When a myriad of risk factors were put into logistic regression a number of interesting risk factors arose accounting for more of less risk of a PDA that needed surgical ligation despite prophylactic treatment. Much like all infants in the NICU, the risk for a persistent PDA was highest with declining GA. The combination of outborn status and short interval of ruptured membranes predicted higher risk. No doubt this is reflective of less frequent antenatal steroid use and even if provided time for it to work. Looking at medical or surgical treatment, surfactant therapy increased risk which may be explained by an improvement in oxygenation contributing to increased left to right shunting as PVR drops. Maternal hypertension and longer duration of rupture of membranes again play a role in reducing risk likely through the mechanism of the former increasing endogenous steroid production and the latter again allowing for steroids to be provided.

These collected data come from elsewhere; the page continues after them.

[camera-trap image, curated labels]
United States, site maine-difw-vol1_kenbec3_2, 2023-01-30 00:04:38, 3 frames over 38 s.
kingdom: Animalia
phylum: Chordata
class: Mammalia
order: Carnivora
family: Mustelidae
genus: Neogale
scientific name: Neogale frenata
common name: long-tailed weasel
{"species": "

What can we learn from this paper?
I suppose the biggest benefit here is the realization that even with prophylactic indomethacin we are not assured of closure. In particular if there is a lack of antenatal steroid use or a stressed fetus one should be vigilant for the PDA. Interestingly, all of the risks seem to point towards antenatal steroid use. The bottom line then is that this reinforces what is already known and should be the focus of improvement strategies for centres. Increase the rate of antenatal steroid use and you will reduce the risk of a PDA even in the baby receives prophylactic indomethacin. I am happy to report that our centre has taken one step towards this goal by reinforcing to our Obstetrical colleagues that when they receive a call from a referring centre and have a woman who might be in labour it is better to err on the side of caution and just give the steroid course. If they are wrong on arrival then one can always repeat a course later on as we do although repeated courses of steroids are in and of themselves a contentious issue. What can your centre do to improve your results when it comes to antenatal steroid coverage?